SUNDAY, Nov. 10 (HealthDay News) -- Moderate exercise during pregnancy may boost your baby's brain development, according to new research.

The study involving 18 moms-to-be and their babies found that "at 10 days, the children have a more mature brain when their mothers exercised during the pregnancy," said study researcher Elise Labonte-LeMoyne, a Ph.D. candidate in kinesiology at the University of Montreal.

Other studies have found health benefits for newborns and older children whose mothers worked out during pregnancy, the researcher said. And while animal studies have shown that exercise during pregnancy alters the fetal brain, she believes this is the first study to look at exercise's effect on human brain development.
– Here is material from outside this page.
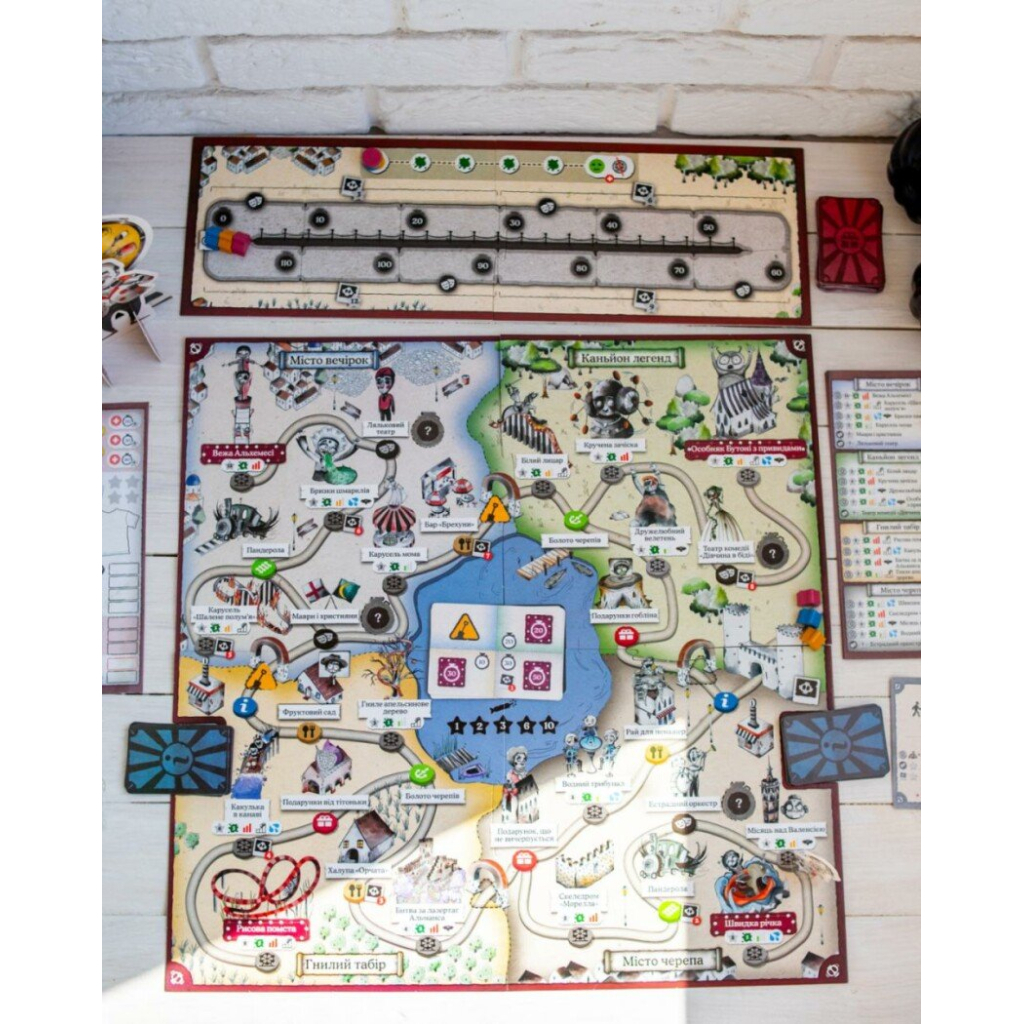 Настільна гра Ранок Паелья парк (4827476988375) - изображение 10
For the study, which was scheduled for presentation Sunday at the Society for Neuroscience annual meeting in San Diego, the researchers randomly assigned 10 pregnant women to an exercise group and eight to an inactive group at the start of their second trimester. The active group was told to engage in at least 20 minutes of cardiovascular exercise three times a week at a moderate intensity -- meaning it should lead to at least a slight shortness of breath. They typically walked, jogged, swam or cycled, Labonte-LeMoyne said.
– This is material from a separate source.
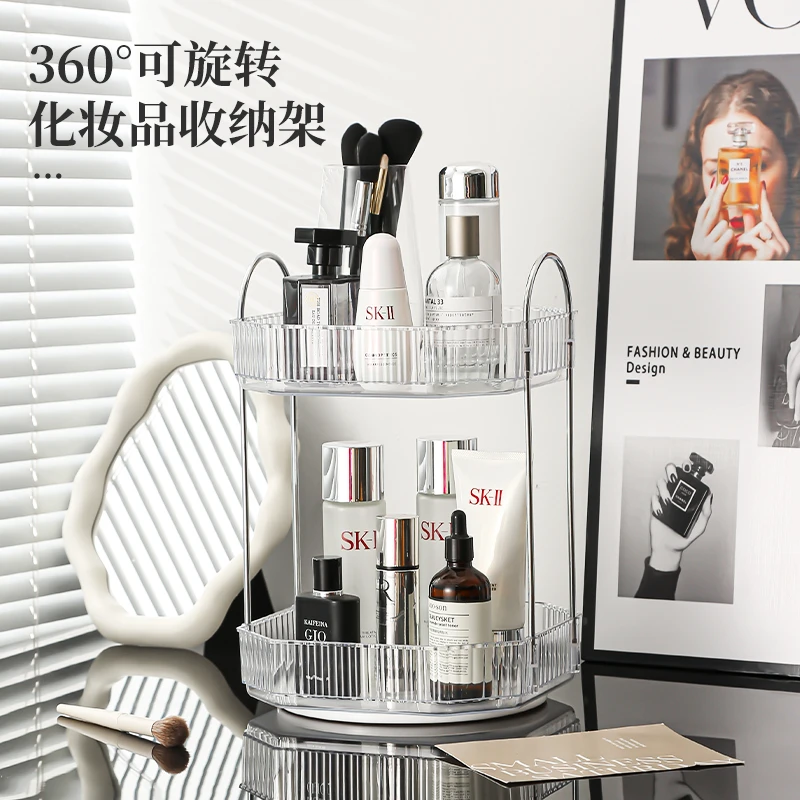 可旋转化妆品桌面收纳盒圆形梳妆台洗手台护肤品置物架卫生间收纳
On average, the workout group clocked 117 minutes of exercise a week; the sedentary group 12 minutes weekly. Using an EEG, which records the brain's electrical activity, the researchers measured the newborns' brain activity while sleeping when 8 to 12 days old. They focused on the ability of the brain to recognize a new sound, Labonte-LeMoyne said, noting this reflects brain maturity.
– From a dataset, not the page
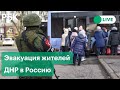 Эвакуация жителей Горловки в Россию на фоне обострения ситуации в Донбассе. Прямая трансляция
The babies whose mothers exercised showed a slight advantage, the investigators found. "The brain is more efficient; it can recognize the sound with less effort," she explained.

The differences may translate to a language advantage later in life, she speculated. The researchers are continuing to track the children's development until age 1 to see if the advantage remains.

It's possible that exercise speeds up a process known as synaptic pruning, whereby extra nerve cells and connections are eliminated, helping brain development, Labonte-LeMoyne said.